Variables should be used as much as possible because they can easily locate codes for optimization. They prevent you from getting incorrect outputs and save you time looking for the error. However, variables sometimes prevent a value from being recalculated. So once they’re defined with a value, that value can’t be changed, not even by CALCULATE.
It’s important to know where you should define and use variables because using them inside and outside an iteration will generate different results. They should be defined close to where they’ll be used. This also helps break down long codes, making them easier to understand and debug.
Create DAX Queries With CALCULATE And FILTER
There are different methods in getting results and answers in DAX. You need to develop your own style and flow in creating your report so that you can be comfortable with what you are working on. Even if you have your own style, you still have to follow the specific guidelines, which include using CALCULATE over different methods such as FILTER.
FILTER may send a lot of uncompressed data to the formula engine and can potentially trigger a CallBackDataID. Measures will be used here to show the results of CALCULATE and FILTER. This also has a defined measure which is local to the query. Defined measures can’t be found in the data model but they can develop and troubleshoot your codes faster.

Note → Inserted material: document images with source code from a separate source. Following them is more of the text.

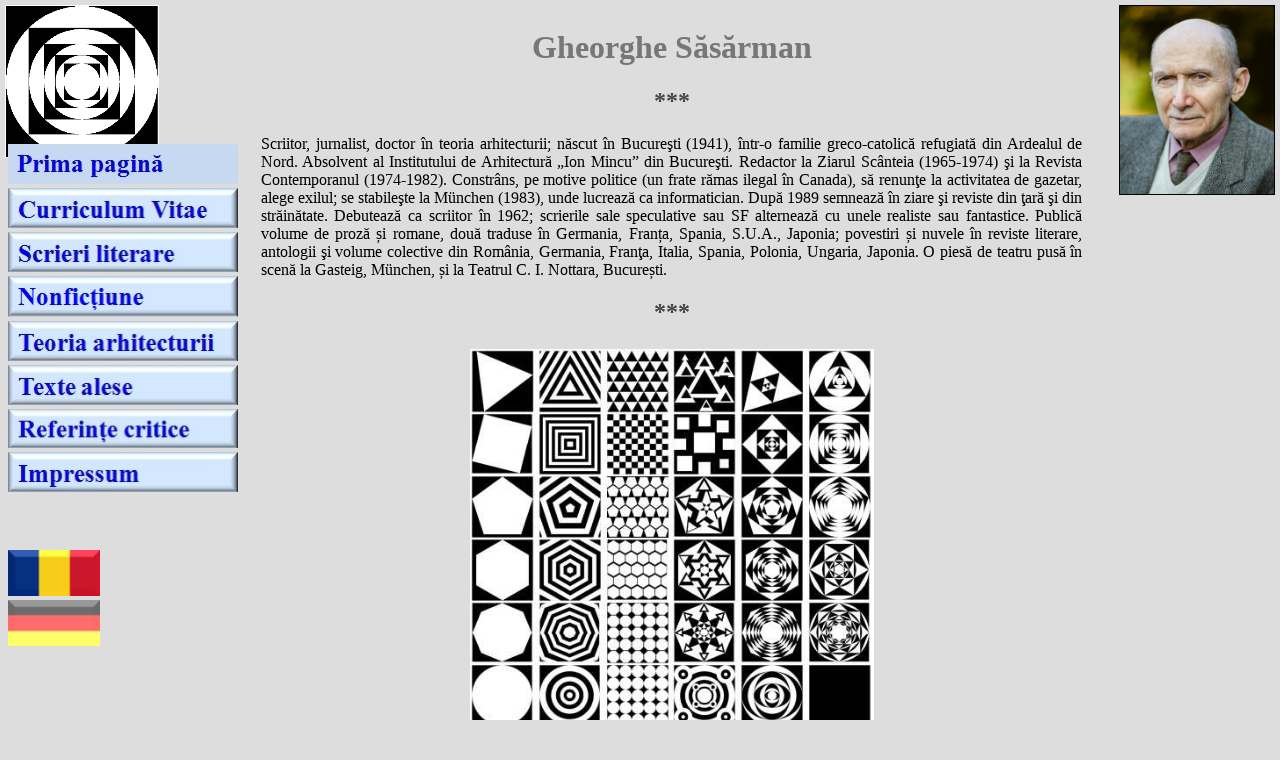

--- FILE ---
content_type: text/html
request_url: http://gheorghe-sasarman.eu/
body_size: 5034
content:
	<!DOCTYPE html PUBLIC "-//W3C//DTD XHTML 1.0 Strict//EN" 
	 "http://www.w3.org/TR/xhtml1/DTD/xhtml1-strict.dtd">

	<html xmlns="http://www.w3.org/1999/xhtml" lang="de">
	  <head>
        	<meta http-equiv="content-type" content="text/html; charset=utf-8" />
        	<meta http-equiv="content-language" content="ro" />
		<meta name="description" lang="ro" content="pagina personala a scriitorului Gheorghe Sasarman" />
		<meta name="description" lang="de" content="pers&ouml;nliche Webseite des Schriftstellers Gheorghe Sasarman" />
		<meta name="description" lang="en" content="personal webpage of the writer Gheorghe Sasarman" />
		<meta name="description" lang="fr" content="page web personelle de l'&eacute;crivain Gheorghe Sasarman" />
		<meta name="author" content="Gheorghe Sasarman" />
		<meta name="keywords" lang="ro" content="Gheorghe Sasarman, scriitor, teoria arhitecturii" />
		<meta name="keywords" lang="de" content="Gheorghe Sasarman, Schriftsteller, Architekturtheorie" />
		<meta name="keywords" lang="en" content="Gheorghe Sasarman, writer, architectural theory" />
		<meta name="keywords" lang="fr" content="Gheorghe Sasarman, &eacute;crivain, th&eacute;orie de l'architecture" />
		<meta name="date" content="2012-04-04" />
		<title>Gheorghe Săsărman</title>
		<link rel="stylesheet" type="text/css" href="style.css" />
		<link rel="shortcut icon" type="image/x-icon" href="favicon.ico" />
	  </head>
	  <body>
		<div id="column1">
		   <img class="symbol" src="Foto/Index.jpg" alt="Verticity" title="Vinietă la povestirea &quot;Verticity&quot; din volumul &quot;Cuadratura cercului&quot;" />
		   <div style="position:fixed; top:20%; width:18%; border:0px">
		   <img class="newbutton" src="Foto/Index1.jpg" alt="Index" title="Prima pagină" /><br />
		   <a href="Vita.htm"><img class="newbutton" src="Foto/Vita0.jpg" alt="Vita" title="Curriculum Vitae" /></a><br />
		   <a href="Lite.htm"><img class="newbutton" src="Foto/Lite0.jpg" alt="Lite" title="Scrieri literare" /></a><br />
		   <a href="Publ.htm"><img class="newbutton" src="Foto/Publ0.jpg" alt="Publ" title="Nonficțiune" /></a><br />
		   <a href="Arhi.htm"><img class="newbutton" src="Foto/Arhi0.jpg" alt="Arhi" title="Teoria arhitecturii" /></a><br />
		   <a href="Text.htm"><img class="newbutton" src="Foto/Text0.jpg" alt="Text" title="Texte alese" /></a><br />
		   <a href="Ecou.htm"><img class="newbutton" src="Foto/Ecou0.jpg" alt="Ecou" title="Referințe critice" /></a><br />
		   <a href="Impr.htm"><img class="newbutton" src="Foto/Impr0.jpg" alt="Impr" title="Impressum" /></a><br />
		   <br /><br /><br />
		   <img class="landbutton" src="Foto/RO1.jpg" alt="RO" title="Română" /><br />
		   <a href="DE/index.htm"><img class="landbutton" src="Foto/DE2.jpg" alt="DE" title="Germană" /></a><br />
<!--		   <a href="EN/index.htm"><img class="landbutton" src="Foto/EN2.jpg" alt="EN" title="Engleză" /></a><br />	-->
<!--		   <a href="FR/index.htm"><img class="landbutton" src="Foto/FR2.jpg" alt="FR" title="Franceză" /></a><br />	-->
		   </div>
		   <div style="color: #DDDDDD;">dummy</div>
		</div>
		<div id="column2">
		   <h1>Gheorghe Săsărman</h1>
		   <h2>***</h2>
		   <p style="text-align:justify;">
			Scriitor, jurnalist, doctor în teoria arhitecturii; născut în Bucureşti (1941),
			într-o familie greco-catolică refugiată din Ardealul de Nord. Absolvent al Institutului de
			Arhitectură „Ion Mincu” din Bucureşti. Redactor la Ziarul Scânteia (1965-1974) şi la
			Revista Contemporanul (1974-1982). Constrâns, pe motive politice (un frate rămas ilegal în
			Canada), să renunţe la activitatea de gazetar, alege exilul; se stabileşte la München
			(1983), unde lucrează ca informatician. După 1989 semnează în ziare şi reviste din ţară şi
			din străinătate. Debutează ca scriitor în 1962; scrierile sale speculative sau SF alternează 
			cu unele realiste sau fantastice. Publică volume de proză și romane, două traduse în Germania, 
			Franța, Spania, S.U.A., Japonia; povestiri și nuvele în reviste literare, antologii şi volume 
			colective din România, Germania, Franţa, Italia, Spania, Polonia, Ungaria, Japonia. O piesă 
			de teatru pusă în scenă la Gasteig, München, și la Teatrul C. I. Nottara, București.
		   </p>
		   <h2>***</h2>
		   <table>
			<colgroup>
			   <col width="25%" />
			   <col width="50%" />
			   <col width="25%" />
			</colgroup>
			<tr>
			   <td>
			   </td>
			   <td>
		   		<img width="100%" src="Foto/QQ.jpg" alt="Sumar" title="Vinietele din volumul &quot;Cuadratura cercului&quot;, reunite în chip de sumar" />
			   </td>
			   <td>
			   </td>
			</tr>
		   </table>
		</div>
		<div id="column3">
		   <img class="image" src="Foto/GS.jpg" alt="Gheorghe Săsărman" title="Gheorghe Săsărman (© Foto Johann Sasarman 2016)" />
		   <p style="position:absolute; top:101%; left:99%; color:#DDDDDD;">.</p>
		</div>
	  </body>
	</html>


--- FILE ---
content_type: text/css
request_url: http://gheorghe-sasarman.eu/style.css
body_size: 1608
content:
/*
	* {
	   margin: 0px;
	   padding: 0px;
	   border: none;

	}



	html {
	   background-color: #DDDDDD;
	   color: #111;

	   font-family: Verdana, Helvetica, Arial, sans-serif;
	}


	body {
	   font-size: small;
	   margin: 0;
	   padding: 0;
	}


*/
	body {
	   background-color: #DDDDDD;
	}

	h1 {
	   text-align: center;
	   font-weight: bold;
	   color: #777777;
	}

	h2 {
	   text-align: center;
	   font-weight: bold;
	   color: #444444;
	}

	h3 {
	   text-indent: 100px;
	   text-align: left;
	   font-weight: bold;
	   color: #222222;
	}

	.mainbutton {
	   background-color: #AADDDD;
	   font-size: 20px;
	   font-weight: bold;
	   width: 120px;
	   text-decoration: none;
	   color: #0000FF;
	}

	.work {
	   text-decoration: underline;
	   color: #0000CC;
	}

	.Nota {
	   text-decoration: none;
	   color: #0000CC;
	}

	.bibllink {
	   background-color: #EEEEEE;
	   font-weight: bold;
	   text-decoration: none;
	   color: #770077;
	}

	.symbol {
	   position: fixed;
	   top: 5px;
	   left: 5px;
	   width: 12%;
	}

	.image {
	   position: fixed;
	   top: 5px;
	   right: 5px;
	   width: 12%;
	   border: 1px solid black;
	}

	.arrow-left {
	   position: fixed;
	   bottom: 25px;
	   left: 5px;
	   width: 2.5%;
	   border: 0;
	}

	.arrow-top {
	   position: fixed;
	   bottom: 25px;
	   right: 5px;
	   width: 2.5%;
	   border: 0;
	}

	.newbutton {
	   width: 100%;
	   border: 0px;
	}		

	.landbutton {
	   width: 40%;
	   border: 0px;
	}		

	#column1 {
	   float: left;
	   width: 20%;
	}

	#column2 {
	   float: left;
	   width: 65%;
	}

	#column3 {
	   float: left;
	   width: 15%;
	}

In the first line, you can see a measure that defines a variable for the date. This means that it filters the Fact table for the dates that occur on or after March 31, 2016. You can also see a simple measure of the Total Sales which iterates the Fact Sales table and multiplies Quantity and Current Price.
This measure is filtering the entire Fact Sales table. It removes the filters coming from the Date table.
You have to be careful when filtering an entire table because it will also filter all the columns that are on the one side of the one-to-many relationship.
This measure is the same as the previous measure; the only difference is that it doesn’t filter the entire table. It uses SUMX to only iterate a filtered table.
This is another measure that filters the Fact Sales table but this time it’s only on the column where it’s in.
The last measure is using CALCULATE and the data model to filter and retrieve data.
Run And Check Each Measure
First, run the IF measure. Make sure to clear cache before you run the query and turn on the Server Timings and Query Plan.
Although it provides the correct data, the performance is slow because of the CallBackDataID and the 3 Durations.
If you run the measure that filters the entire Fact Sales table, you can still see the CallBackDataID. It will also generate 15,003 rows and provide incorrect results.
When you run the measure that doesn’t filter all the Fact Sales table, you’ll get the correct results. However, you’ll still see the CallBackDataID and the materialized 15,003 rows, but only have 7 rows of output.
Run the next measure that filters on a column. You’ll get the correct results and eliminate the CallBackDataID. But you can still see that it materialized a lot of rows.
Run the CALCULATE measure. You can see that it only materialized 10 rows and generated the correct data in 5 milliseconds.
It’s the fastest among all the measures above because it doesn’t have the CallBackDataID and pulled only 10 rows. This shows how impressive CALCULATE is in getting quick and precise results.
If you run all DAX queries or measures, you can see which one is the slowest and fastest based on the duration. You can also see the results of each measure.
By moving the filters to CALCULATE, you’ll save time and materialization because the CallBackDataID will be eliminated. You won’t have to iterate the data twice. This will also maximize your DAX’s performance and help you improve your development skills.